### WORKING DATA
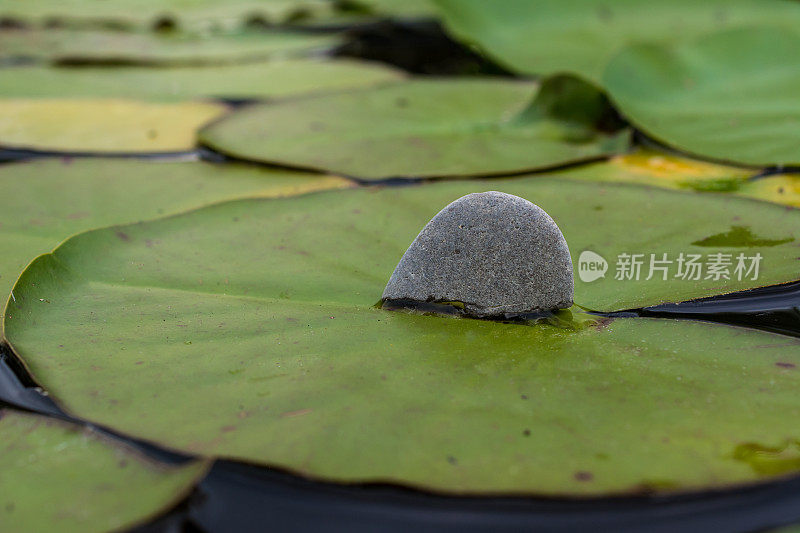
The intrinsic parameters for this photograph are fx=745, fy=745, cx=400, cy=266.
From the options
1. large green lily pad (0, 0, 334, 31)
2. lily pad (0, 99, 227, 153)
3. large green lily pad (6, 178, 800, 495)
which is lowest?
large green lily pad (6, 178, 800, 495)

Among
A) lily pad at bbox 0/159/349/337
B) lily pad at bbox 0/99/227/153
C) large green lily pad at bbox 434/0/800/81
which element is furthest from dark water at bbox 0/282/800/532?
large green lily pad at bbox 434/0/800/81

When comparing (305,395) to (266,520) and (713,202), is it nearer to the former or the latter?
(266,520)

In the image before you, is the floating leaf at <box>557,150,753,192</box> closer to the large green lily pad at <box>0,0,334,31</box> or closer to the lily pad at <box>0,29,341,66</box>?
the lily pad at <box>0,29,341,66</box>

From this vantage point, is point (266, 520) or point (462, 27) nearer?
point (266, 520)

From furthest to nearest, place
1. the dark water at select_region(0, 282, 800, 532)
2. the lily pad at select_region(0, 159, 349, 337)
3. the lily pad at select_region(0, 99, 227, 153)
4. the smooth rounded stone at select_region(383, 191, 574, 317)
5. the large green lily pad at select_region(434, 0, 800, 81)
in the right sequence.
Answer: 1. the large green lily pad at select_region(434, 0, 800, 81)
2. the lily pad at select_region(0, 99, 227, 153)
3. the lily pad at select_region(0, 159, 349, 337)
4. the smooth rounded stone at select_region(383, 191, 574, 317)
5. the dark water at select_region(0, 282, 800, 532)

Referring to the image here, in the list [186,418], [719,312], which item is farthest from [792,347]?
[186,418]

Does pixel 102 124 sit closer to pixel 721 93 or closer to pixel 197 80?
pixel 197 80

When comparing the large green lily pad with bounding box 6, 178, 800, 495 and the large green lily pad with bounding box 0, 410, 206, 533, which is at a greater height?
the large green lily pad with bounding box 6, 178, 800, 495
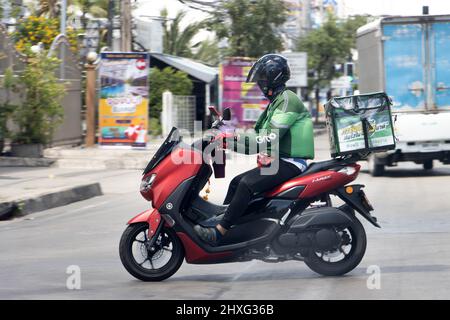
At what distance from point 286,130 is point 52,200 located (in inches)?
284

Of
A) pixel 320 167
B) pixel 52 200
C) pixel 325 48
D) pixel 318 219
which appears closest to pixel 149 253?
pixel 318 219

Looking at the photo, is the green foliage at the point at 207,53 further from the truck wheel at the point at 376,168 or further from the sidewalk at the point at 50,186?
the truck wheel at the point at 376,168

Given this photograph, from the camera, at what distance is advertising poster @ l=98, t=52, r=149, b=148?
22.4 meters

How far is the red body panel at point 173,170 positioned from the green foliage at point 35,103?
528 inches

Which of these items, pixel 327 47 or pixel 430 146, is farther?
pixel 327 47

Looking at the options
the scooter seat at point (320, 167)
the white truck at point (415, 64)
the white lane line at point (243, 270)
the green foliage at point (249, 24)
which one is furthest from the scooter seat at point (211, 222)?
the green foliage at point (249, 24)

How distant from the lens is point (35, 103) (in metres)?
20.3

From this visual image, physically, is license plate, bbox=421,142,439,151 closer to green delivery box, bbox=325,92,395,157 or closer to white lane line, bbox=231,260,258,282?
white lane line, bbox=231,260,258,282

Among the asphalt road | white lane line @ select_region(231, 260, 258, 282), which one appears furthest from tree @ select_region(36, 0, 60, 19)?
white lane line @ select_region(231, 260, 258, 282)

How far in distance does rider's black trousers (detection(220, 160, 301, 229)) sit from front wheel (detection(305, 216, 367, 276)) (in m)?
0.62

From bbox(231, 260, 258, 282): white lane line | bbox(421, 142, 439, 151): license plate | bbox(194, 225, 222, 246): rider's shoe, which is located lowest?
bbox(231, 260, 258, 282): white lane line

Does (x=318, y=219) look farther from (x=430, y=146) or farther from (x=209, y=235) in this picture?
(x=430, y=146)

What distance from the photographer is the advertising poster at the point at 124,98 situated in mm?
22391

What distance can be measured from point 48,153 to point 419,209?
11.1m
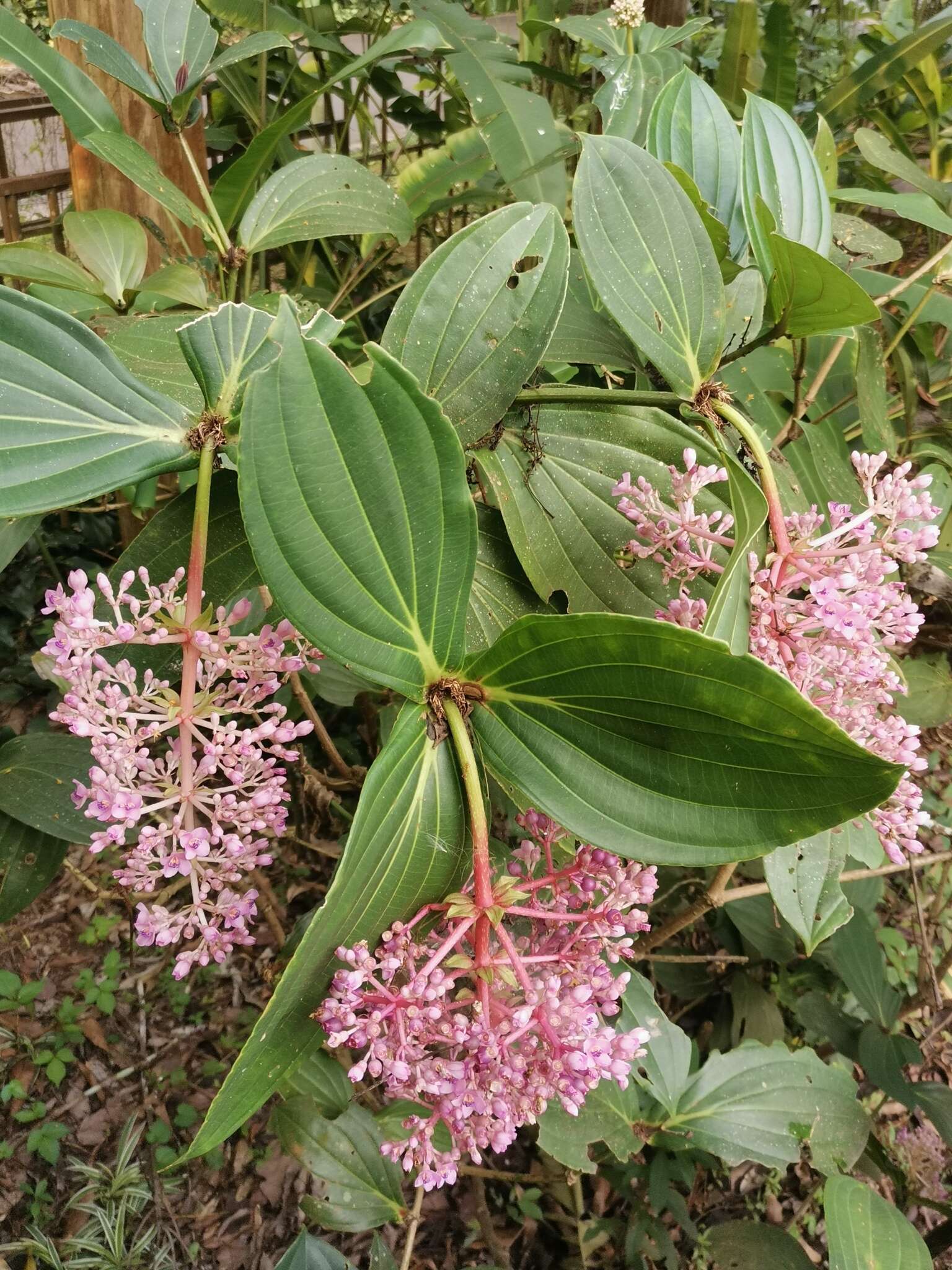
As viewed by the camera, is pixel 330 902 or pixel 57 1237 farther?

### EXERCISE DIRECTIONS
In the records above, find the line with "Among the asphalt" and copy from it through the last line exactly, without the pictures.

### WRITTEN SOLUTION
Among the asphalt road | white lane line @ select_region(231, 260, 258, 282), which one appears furthest from tree @ select_region(36, 0, 60, 19)?
white lane line @ select_region(231, 260, 258, 282)

How far in distance does rider's black trousers (detection(220, 160, 301, 229)) sit from front wheel (detection(305, 216, 367, 276)) (in m)?
0.62

From bbox(231, 260, 258, 282): white lane line | bbox(421, 142, 439, 151): license plate | bbox(194, 225, 222, 246): rider's shoe, which is located lowest?
bbox(231, 260, 258, 282): white lane line

Does (x=318, y=219) look farther from (x=430, y=146) or farther from (x=209, y=235) in this picture?
(x=430, y=146)

What distance from the photographer is the advertising poster at the point at 124,98 situated in mm?
22391

What distance can be measured from point 48,153 to point 419,209?
11.1m
As viewed by the camera, is pixel 330 902 or pixel 57 1237 farther?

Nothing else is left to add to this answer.